### Textauszug
——

Auch Fitzpatrick hatte da um den Sieg mitgespielt und war wieder einmal gescheitert: Seit Beginn seiner Profikarriere traut man ihm einen ganz großen Sieg zu, es reichte bislang aber "nur" für Turniersiege auf der europäischen Tour und zwei Ryder-Cup-Teilnahmen. "Ich kann kaum in Worte fassen, wie froh ich bin, dass es vorbei ist", sagte Fitzpatrick später sichtlich erschöpft. Er sprach über das Turnier, er hätte aber auch genauso gut über die ewige Debatte um unerfüllte Erwartungen sprechen können.

——

### Bereitgestellte Daten

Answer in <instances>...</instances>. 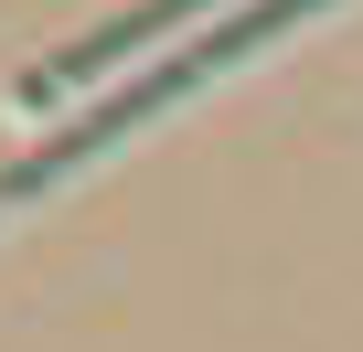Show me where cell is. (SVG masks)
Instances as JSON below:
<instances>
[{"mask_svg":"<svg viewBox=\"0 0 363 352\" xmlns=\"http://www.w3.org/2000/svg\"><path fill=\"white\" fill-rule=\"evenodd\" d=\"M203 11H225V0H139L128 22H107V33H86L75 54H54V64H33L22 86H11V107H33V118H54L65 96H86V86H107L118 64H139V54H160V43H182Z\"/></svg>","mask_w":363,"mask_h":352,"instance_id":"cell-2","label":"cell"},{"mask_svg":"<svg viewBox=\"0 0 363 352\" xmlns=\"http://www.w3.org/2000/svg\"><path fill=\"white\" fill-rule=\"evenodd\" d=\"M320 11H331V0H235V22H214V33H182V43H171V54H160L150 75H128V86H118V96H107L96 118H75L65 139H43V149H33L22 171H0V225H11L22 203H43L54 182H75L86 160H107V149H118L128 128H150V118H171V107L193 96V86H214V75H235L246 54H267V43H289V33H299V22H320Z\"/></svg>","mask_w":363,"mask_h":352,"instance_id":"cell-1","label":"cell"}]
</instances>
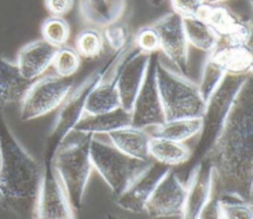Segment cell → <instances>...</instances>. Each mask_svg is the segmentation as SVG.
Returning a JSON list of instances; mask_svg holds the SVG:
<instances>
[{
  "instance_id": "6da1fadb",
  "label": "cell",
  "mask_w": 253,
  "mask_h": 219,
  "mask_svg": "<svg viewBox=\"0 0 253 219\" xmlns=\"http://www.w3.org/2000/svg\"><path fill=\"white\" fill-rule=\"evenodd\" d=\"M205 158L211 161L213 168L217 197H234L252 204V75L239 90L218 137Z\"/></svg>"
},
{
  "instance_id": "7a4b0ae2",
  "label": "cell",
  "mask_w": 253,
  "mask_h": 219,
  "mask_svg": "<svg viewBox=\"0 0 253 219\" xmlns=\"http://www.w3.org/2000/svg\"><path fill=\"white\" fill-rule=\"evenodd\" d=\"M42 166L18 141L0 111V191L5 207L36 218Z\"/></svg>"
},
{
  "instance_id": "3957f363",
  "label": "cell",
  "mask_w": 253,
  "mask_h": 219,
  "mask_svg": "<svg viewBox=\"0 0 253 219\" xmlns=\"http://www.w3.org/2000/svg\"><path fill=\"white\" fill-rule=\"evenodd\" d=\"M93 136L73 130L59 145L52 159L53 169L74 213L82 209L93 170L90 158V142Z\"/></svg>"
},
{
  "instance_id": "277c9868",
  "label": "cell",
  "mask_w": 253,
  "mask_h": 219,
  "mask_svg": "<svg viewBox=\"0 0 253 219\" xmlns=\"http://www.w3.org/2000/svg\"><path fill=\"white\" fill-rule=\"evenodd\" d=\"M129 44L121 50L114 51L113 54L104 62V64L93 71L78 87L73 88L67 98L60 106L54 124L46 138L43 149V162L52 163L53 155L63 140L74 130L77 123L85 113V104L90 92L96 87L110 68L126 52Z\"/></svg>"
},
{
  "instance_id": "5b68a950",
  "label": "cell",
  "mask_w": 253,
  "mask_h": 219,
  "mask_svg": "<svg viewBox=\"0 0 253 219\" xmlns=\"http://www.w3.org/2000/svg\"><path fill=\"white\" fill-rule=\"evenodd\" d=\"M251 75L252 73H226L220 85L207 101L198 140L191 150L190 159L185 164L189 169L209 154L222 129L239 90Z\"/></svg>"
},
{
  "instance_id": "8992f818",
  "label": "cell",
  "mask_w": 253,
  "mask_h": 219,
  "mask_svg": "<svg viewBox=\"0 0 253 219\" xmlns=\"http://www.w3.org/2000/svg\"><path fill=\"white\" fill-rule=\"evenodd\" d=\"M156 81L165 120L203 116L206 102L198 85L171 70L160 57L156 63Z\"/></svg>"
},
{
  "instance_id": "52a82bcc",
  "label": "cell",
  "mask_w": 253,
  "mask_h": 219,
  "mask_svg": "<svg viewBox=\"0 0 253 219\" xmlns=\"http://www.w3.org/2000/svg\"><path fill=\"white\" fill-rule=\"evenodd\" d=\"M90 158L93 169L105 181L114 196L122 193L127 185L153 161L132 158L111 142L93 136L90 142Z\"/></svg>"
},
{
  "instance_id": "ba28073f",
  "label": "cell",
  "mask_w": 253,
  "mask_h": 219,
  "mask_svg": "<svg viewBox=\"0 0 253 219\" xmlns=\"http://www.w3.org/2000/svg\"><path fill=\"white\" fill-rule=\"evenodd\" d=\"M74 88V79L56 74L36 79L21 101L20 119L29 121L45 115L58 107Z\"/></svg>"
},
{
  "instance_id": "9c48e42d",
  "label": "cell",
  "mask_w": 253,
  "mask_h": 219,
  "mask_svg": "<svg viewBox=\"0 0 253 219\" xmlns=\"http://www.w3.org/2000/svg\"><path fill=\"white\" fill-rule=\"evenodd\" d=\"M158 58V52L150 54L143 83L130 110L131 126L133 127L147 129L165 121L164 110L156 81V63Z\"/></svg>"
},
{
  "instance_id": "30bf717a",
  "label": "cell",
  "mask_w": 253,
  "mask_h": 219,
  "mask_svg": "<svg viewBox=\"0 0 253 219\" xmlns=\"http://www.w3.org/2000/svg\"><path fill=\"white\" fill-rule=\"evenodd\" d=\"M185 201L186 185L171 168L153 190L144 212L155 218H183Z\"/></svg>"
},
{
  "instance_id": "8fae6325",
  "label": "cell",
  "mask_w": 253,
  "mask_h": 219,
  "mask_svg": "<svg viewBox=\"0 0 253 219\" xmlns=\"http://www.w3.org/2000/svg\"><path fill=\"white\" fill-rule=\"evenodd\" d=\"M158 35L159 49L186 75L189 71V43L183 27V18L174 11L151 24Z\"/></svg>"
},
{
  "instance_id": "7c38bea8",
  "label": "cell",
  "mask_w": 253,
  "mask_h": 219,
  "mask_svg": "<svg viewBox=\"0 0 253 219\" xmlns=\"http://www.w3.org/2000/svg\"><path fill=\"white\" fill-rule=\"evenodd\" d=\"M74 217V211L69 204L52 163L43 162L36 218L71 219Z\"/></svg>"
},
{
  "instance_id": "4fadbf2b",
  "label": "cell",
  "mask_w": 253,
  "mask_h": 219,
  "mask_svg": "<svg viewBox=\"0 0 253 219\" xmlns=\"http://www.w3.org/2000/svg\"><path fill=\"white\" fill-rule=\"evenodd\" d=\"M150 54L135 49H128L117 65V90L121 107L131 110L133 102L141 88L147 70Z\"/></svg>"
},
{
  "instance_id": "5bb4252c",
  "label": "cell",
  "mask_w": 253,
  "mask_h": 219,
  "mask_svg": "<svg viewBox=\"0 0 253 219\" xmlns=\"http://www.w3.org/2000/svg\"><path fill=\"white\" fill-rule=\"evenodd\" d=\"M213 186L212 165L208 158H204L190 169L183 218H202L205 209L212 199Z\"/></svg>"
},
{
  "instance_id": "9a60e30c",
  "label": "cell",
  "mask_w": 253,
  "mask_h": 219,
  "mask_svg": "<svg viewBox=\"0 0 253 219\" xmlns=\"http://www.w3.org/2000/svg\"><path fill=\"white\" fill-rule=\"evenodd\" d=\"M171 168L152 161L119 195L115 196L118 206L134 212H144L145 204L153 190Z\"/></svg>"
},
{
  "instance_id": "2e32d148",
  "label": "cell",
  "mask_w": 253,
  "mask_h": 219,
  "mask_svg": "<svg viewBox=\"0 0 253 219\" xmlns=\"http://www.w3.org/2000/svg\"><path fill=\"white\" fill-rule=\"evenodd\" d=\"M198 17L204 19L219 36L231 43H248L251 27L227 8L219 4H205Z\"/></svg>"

——

### Aufgabe
Wofür hat es bei Fitzpatrick laut dem Textauszug bislang gereicht? Die Zeilen werden nicht gebraucht.

### Lösung
Für Turniersiege auf der europäischen Tour und zwei Ryder-Cup-Teilnahmen.